## Text extract
○ ○ ○ ○ ○ ○ ○
R/NNS_meboot.R

Defines functions NNS.meboot

Documented in NNS.meboot

#' NNS meboot
#'
#' Adapted maximum entropy bootstrap routine from \code{meboot} \url{https://cran.r-project.org/package=meboot}.
#'
#' @param x vector of data.
#' @param reps numeric; number of replicates to generate.
#' @param rho numeric [-1,1] (vectorized); A \code{rho} must be provided, otherwise a blank list will be returned.
#' @param type options("spearman", "pearson", "NNScor", "NNSdep"); \code{type = "spearman"}(default) dependence metric desired.
#' @param drift logical; \code{drift = TRUE} (default) preserves the drift of the original series.
#' @param target_drift numerical; \code{target_drift = NULL} (default) Specifies the desired drift when \code{drift = TRUE}, i.e. a risk-free rate of return.
#' @param target_drift_scale numerical; instead of calculating a \code{target_drift}, provide a scalar to the existing drift when \code{drift = TRUE}.
#' @param trim numeric [0,1]; The mean trimming proportion, defaults to \code{trim = 0.1}.
#' @param xmin numeric; the lower limit for the left tail.
#' @param xmax numeric; the upper limit for the right tail.
#' @param reachbnd logical; If \code{TRUE} potentially reached bounds (xmin = smallest value - trimmed mean and
#' xmax = largest value + trimmed mean) are given when the random draw happens to be equal to 0 and 1, respectively.
○ ○ ○ ○ ○ ○ ○
(Stored data records)
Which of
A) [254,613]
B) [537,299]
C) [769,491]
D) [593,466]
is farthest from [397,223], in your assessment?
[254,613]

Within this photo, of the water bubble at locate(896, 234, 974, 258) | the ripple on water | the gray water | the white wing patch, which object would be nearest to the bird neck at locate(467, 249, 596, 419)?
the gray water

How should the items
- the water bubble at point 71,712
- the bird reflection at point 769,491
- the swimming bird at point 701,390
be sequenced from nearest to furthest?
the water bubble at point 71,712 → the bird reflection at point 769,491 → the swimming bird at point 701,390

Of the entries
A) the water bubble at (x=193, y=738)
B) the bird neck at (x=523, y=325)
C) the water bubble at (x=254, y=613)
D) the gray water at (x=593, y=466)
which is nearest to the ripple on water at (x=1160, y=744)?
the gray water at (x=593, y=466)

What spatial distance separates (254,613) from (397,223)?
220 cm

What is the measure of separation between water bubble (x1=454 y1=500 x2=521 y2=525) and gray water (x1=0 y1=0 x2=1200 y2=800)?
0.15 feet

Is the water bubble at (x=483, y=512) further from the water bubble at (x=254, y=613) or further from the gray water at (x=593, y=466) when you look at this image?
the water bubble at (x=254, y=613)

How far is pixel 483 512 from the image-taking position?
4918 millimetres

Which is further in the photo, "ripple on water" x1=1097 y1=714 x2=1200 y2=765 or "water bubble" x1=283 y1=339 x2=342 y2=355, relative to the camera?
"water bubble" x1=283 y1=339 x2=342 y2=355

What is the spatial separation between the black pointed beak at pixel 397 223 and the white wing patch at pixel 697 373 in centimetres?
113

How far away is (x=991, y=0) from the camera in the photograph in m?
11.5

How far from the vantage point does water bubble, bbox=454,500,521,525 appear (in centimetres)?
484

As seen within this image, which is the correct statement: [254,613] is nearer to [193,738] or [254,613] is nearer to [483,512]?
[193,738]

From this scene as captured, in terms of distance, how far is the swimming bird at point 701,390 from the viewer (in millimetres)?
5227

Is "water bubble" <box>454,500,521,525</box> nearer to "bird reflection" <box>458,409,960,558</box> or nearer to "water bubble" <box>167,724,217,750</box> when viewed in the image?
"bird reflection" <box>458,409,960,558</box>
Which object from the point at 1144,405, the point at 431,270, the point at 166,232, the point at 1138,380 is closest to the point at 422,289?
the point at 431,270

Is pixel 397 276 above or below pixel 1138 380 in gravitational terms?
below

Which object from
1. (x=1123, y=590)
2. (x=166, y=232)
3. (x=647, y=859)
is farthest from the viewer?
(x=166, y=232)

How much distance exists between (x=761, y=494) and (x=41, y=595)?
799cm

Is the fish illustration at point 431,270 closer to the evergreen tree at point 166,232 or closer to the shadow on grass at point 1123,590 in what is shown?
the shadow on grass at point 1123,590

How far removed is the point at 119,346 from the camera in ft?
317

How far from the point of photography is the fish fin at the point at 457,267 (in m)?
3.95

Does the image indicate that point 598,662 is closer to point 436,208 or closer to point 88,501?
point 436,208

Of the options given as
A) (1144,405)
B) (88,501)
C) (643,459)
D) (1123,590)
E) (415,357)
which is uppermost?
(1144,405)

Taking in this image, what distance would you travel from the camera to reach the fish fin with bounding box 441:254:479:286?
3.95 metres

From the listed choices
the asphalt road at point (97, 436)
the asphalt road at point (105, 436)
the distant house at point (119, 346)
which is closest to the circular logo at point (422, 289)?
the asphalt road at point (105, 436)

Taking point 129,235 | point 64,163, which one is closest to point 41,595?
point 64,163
○ ○ ○ ○ ○ ○ ○
## What to work on
(a) Write out the part of the NNS meboot documentation from "#' @param reps" to "rate of return.".
(b) Rewrite the lines of the rows from the line with "How far removed" to the line with "3.95 metres" as a Markdown table with the columns Number and Line, leaving out blank lines.

## Solution set
(a)
#' @param reps numeric; number of replicates to generate.
#' @param rho numeric [-1,1] (vectorized); A \code{rho} must be provided, otherwise a blank list will be returned.
#' @param type options("spearman", "pearson", "NNScor", "NNSdep"); \code{type = "spearman"}(default) dependence metric desired.
#' @param drift logical; \code{drift = TRUE} (default) preserves the drift of the original series.
#' @param target_drift numerical; \code{target_drift = NULL} (default) Specifies the desired drift when \code{drift = TRUE}, i.e. a risk-free rate of return.

(b)
| Number | Line |
|---|---|
| 1 | How far removed is the point at 119,346 from the camera in ft? |
| 2 | 317 |
| 3 | How far from the point of photography is the fish fin at the point at 457,267 (in m)? |
| 4 | 3.95 |
| 5 | Does the image indicate that point 598,662 is closer to point 436,208 or closer to point 88,501? |
| 6 | point 436,208 |
| 7 | Of the options given as |
| 8 | A) (1144,405) |
| 9 | B) (88,501) |
| 10 | C) (643,459) |
| 11 | D) (1123,590) |
| 12 | E) (415,357) |
| 13 | which is uppermost? |
| 14 | (1144,405) |
| 15 | Taking in this image, what distance would you travel from the camera to reach the fish fin with bounding box 441:254:479:286? |
| 16 | 3.95 metres |